── RECORDS PROVIDED ──

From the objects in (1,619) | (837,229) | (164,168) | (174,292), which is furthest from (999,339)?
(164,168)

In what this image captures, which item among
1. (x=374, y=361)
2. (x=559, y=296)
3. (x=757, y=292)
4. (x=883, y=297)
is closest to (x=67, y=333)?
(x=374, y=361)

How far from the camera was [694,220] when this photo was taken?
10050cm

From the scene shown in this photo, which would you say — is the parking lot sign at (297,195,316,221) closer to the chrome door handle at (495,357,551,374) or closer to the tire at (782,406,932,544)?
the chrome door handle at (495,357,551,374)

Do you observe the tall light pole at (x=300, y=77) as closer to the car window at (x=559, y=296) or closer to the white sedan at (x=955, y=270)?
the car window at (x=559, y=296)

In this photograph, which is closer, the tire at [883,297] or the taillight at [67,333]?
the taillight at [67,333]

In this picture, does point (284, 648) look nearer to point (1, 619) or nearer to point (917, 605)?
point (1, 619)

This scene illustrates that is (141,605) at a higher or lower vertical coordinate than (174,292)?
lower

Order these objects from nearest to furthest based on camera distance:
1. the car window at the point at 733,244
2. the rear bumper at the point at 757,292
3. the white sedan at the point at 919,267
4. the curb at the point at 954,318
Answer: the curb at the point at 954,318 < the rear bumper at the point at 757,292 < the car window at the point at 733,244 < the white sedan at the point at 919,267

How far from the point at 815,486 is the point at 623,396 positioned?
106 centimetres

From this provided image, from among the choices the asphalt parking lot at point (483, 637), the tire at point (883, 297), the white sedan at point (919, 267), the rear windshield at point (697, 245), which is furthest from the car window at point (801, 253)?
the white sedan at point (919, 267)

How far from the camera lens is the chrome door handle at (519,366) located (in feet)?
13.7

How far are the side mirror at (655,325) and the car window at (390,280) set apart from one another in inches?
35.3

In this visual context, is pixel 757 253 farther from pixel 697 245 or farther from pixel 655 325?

───

## WHAT YOU WILL DO
Recast the items above as a numbered list, from the line that contains "Order these objects" through the last line of the items, with both ends included and blank lines left out.

## EXPECTED OUTPUT
1. Order these objects from nearest to furthest based on camera distance:
2. 1. the car window at the point at 733,244
3. 2. the rear bumper at the point at 757,292
4. 3. the white sedan at the point at 919,267
5. 4. the curb at the point at 954,318
6. Answer: the curb at the point at 954,318 < the rear bumper at the point at 757,292 < the car window at the point at 733,244 < the white sedan at the point at 919,267
7. How far from the point at 815,486 is the point at 623,396 positioned?
8. 106 centimetres
9. From this provided image, from among the choices the asphalt parking lot at point (483, 637), the tire at point (883, 297), the white sedan at point (919, 267), the rear windshield at point (697, 245), which is furthest from the car window at point (801, 253)?
10. the white sedan at point (919, 267)
11. How far from the camera lens is the chrome door handle at (519,366) located (in feet)?
12. 13.7
13. How far are the side mirror at (655,325) and the car window at (390,280) set apart from one another in inches?
14. 35.3
15. In this visual context, is pixel 757 253 farther from pixel 697 245 or farther from pixel 655 325?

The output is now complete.